The flotation plans were announced at the beginning of September, along with a registration document containing a detailed breakdown of Funding Circle’s current position in the P2P lending market, an analysis of that market and the company’s own expectations for future growth.
At present, Funding Circle operates in four geographies, namely the UK, US, Germany and the Netherlands, and according to figures cited by the company, the SME debt market in those countries is collectively worth £1.2 trillion. In the UK, Funding Circle claims a 1.9% share of that market. However, over all four of the markets, the platform has a market share of 0.5%.
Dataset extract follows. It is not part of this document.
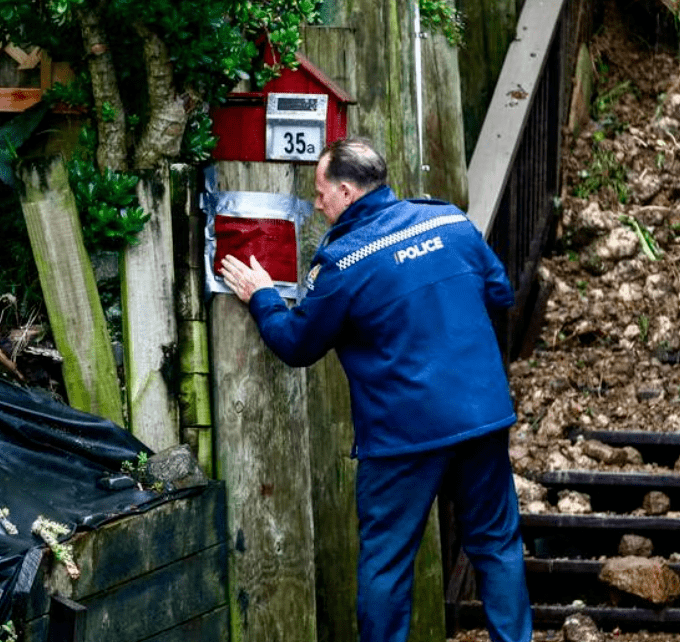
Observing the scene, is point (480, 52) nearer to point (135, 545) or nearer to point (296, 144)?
point (296, 144)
Since its launch in 2010, the Funding Circle platform has channeled loans of around £5bn to 50,000 businesses and as the registration document sets out, much of the company’s growth has taken place over the past year or two, arguably reflecting a much wider trend which has seen growing numbers of SMEs embracing alternative finance platforms as a mainstream means to borrow or raise capital via equity crowdfunding sites. In the year to December 31, 2017, the company posted revenues of £94m, compared with just over £50m a year earlier. However, it is still making a loss, although those losses are narrowing. Looking ahead, Funding Circle is aiming for 40% revenue growth each year and the company’s message to investors is that intends to be the number 1 P2P player in its key markets.
Although positioned as a P2P lender, the bulk of funds available to lend to borrowers are now supplied by institutions (51%). However, accounting for 31% of available funding, retail investors are still an important part of the mix, which also includes Funding Circle’s own SME’s Loan Fund.